Jesus bent down and wrote with his finger on the ground. When they kept on questioning him, he straightened up and said to them, ‘Let anyone among you who is without sin be the first to throw a stone at her.’ And once again he bent down and wrote on the ground.”

~ John 8:6-8 NRSV

I thought of this image of Jesus writing in the sand because of an interview I heard years ago. This portion of an interview is taken from the Paris Review, Fall of 1997 No. 144. It is called “Seamus Heaney, The Art of Poetry No. 75” where Heaney is interviewed by Henri Cole. The complete interview is here: (http://www.theparisreview.org/…/the-art-of-poetry-no-75-sea…)

INTERVIEWER

“Don’t you argue in an essay—using the example of Jesus writing in the sand—that poetry has the power to suspend violence? You suggest that it wasn’t important what Jesus wrote in the sand, but it was the unexpected gesture of his turning away from the stoning of a prostitute and writing in the sand that stops the stoning or suspends it.”

HEANEY

“Yes. Debate doesn’t really change things. It gets you bogged in deeper. If you can address or reopen the subject with something new, something from a different angle, then there is some hope. In Northern Ireland, for example, a new metaphor for the way we are positioned, a new language would create new possibility. I’m convinced of that. So, when I invoke Jesus writing in the sand, it’s as an example of this kind of diverting newness. He does something that takes the eyes away from the obsession of the moment. It’s a bit like a magical dance.”

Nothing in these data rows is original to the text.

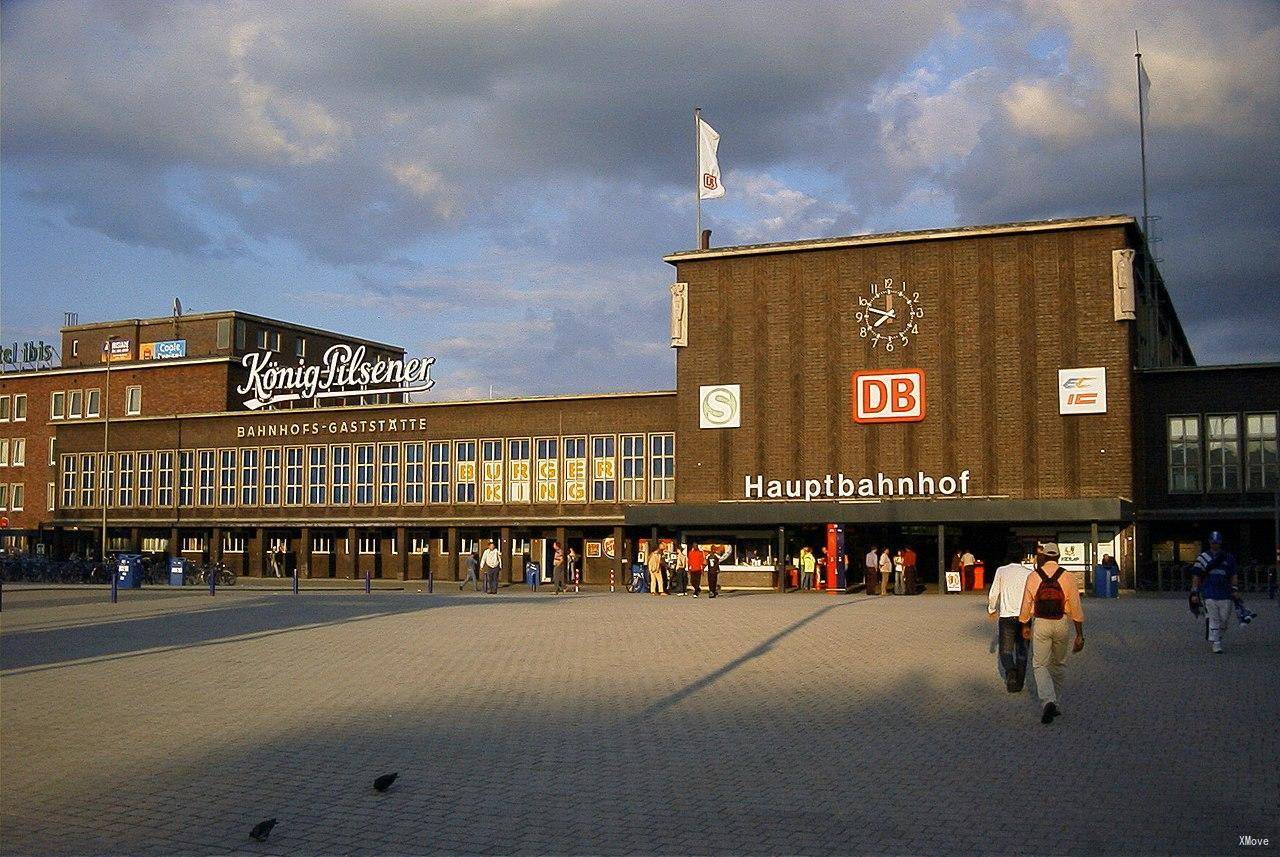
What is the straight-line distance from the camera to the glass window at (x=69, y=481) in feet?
229

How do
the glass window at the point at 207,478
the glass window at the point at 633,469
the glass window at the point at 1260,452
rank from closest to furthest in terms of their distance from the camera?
the glass window at the point at 1260,452 < the glass window at the point at 633,469 < the glass window at the point at 207,478

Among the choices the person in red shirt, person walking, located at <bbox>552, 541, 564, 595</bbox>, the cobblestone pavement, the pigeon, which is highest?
the pigeon

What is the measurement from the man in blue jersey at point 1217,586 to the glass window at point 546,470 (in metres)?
39.7

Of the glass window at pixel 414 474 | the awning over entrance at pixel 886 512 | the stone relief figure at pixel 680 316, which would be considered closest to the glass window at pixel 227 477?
the glass window at pixel 414 474

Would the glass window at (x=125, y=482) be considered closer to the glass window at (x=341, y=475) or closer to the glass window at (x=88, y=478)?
the glass window at (x=88, y=478)

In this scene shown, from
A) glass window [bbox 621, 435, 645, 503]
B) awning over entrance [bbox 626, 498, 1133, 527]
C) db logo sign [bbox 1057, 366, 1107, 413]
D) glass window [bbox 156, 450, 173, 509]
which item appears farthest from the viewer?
glass window [bbox 156, 450, 173, 509]

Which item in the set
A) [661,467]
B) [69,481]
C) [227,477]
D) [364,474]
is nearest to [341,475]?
[364,474]

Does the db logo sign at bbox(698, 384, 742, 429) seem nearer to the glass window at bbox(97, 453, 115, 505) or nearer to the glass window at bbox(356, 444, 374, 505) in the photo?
the glass window at bbox(356, 444, 374, 505)

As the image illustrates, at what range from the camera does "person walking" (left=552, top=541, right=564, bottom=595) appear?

So, the metaphor of plague “…a bit like a magical dance…” or put another way an opening to something new. What can we hold onto and sustain together? What injustices can we avert by our own writing in the sand? Are there diversions we can create by gifts of time to bear witness to a shared renewal in humanity? To not allow, “…the terror of the unforeseen…” to paralysis us.

“…the unfolding of the unforeseen was everything. Turned wrong way round, the relentless unforeseen was what we schoolchildren studied as ‘History,’ harmless history, where everything unexpected in its own time is chronicled on the page as inevitable. The terror of the unforeseen is what the science of history hides, turning a disaster into an epic.”